I developed Awk code to print all primes till N where N is given as command line argument. I think I took pretty much all the optimizations into account. Could someone help if it could be optimized even more. The code is as follows:
#!/usr/bin/awk -f
BEGIN{
for (i=oddify(ARGV[1]); i>2; i=i-2){
flag=1 #prime
for(j=3; j<=ceil(sqrt(i)); j=j+2){
if (i%j==0){
flag=0 #not prime
break
}
}
if (flag==1){printf("%d\n", i) }
}
printf("2\n")
}
function ceil(n){
return (n == int(n)) ? n : int(n)+1
}
function oddify(n){
return (n%2 != 0) ? n : n-1
}
How to run: awk -f prime.awk 10000
1 Answer 1
Bug: when I run the program with argument 1, it prints 2 even though 2> 1.
The code is not optimized at all. It computes ceil
and sqrt
way too often, in a way that is obvious to optimize. All other prime programs on this site already do that, have a look at them.

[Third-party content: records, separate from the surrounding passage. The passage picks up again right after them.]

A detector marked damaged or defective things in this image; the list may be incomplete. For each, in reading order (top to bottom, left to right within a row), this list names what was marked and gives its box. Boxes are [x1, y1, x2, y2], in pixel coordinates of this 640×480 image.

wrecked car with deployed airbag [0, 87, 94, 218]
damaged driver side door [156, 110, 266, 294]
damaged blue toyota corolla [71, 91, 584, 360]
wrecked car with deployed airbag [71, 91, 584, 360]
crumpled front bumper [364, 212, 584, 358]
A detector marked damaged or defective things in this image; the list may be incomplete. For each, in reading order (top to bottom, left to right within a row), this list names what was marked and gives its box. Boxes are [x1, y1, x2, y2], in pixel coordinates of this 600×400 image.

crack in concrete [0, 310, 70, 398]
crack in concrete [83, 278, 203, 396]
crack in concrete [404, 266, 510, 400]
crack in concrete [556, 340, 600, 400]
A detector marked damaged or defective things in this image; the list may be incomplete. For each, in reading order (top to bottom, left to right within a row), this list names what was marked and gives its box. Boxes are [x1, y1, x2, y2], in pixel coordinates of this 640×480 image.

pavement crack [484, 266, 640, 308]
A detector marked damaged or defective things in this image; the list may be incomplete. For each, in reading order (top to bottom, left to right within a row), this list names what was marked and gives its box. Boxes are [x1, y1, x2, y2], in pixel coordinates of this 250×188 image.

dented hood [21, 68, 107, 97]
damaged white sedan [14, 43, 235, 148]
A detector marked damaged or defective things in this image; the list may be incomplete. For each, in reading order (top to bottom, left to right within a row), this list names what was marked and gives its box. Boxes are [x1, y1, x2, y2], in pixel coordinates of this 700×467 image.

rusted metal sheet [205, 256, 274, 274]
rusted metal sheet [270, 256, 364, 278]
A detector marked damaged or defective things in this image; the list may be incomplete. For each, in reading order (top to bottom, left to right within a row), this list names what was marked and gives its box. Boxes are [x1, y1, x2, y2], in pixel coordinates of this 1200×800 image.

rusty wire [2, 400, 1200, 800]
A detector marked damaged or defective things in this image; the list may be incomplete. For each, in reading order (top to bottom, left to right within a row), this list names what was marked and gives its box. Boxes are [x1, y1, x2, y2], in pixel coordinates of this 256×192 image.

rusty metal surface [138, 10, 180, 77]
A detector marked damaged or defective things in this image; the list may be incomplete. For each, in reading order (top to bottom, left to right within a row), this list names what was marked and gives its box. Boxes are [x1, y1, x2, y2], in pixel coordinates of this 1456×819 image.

The code is not optimized enough. It contains i = i + 2
, which should have been i += 2
from the beginning. A third of these calls can be omitted using the standard prime searching technique that has been mentioned more than enough on this site.
The variable name flag
is terrible. It should be is_prime
instead.
Having the most interesting code in the BEGIN
block is bad design. You should define a function is_prime
and another function print_primes_up_to
. This allows you to declare i
and j
as local variables.
In the function ceil
, the parameter name n
is confusing since this name implies to the human reader that it is a natural number. In reality it is a floating point number though. A better name for this variable is x
.
The code is missing some documentation. It should clearly state up to which number it reports correct results. It should also state the first number for which a wrong result is printed. Internally, many AWK implementations use 64-bit floating point numbers, therefore I guess this number is somewhere around \2ドル^{53}\$.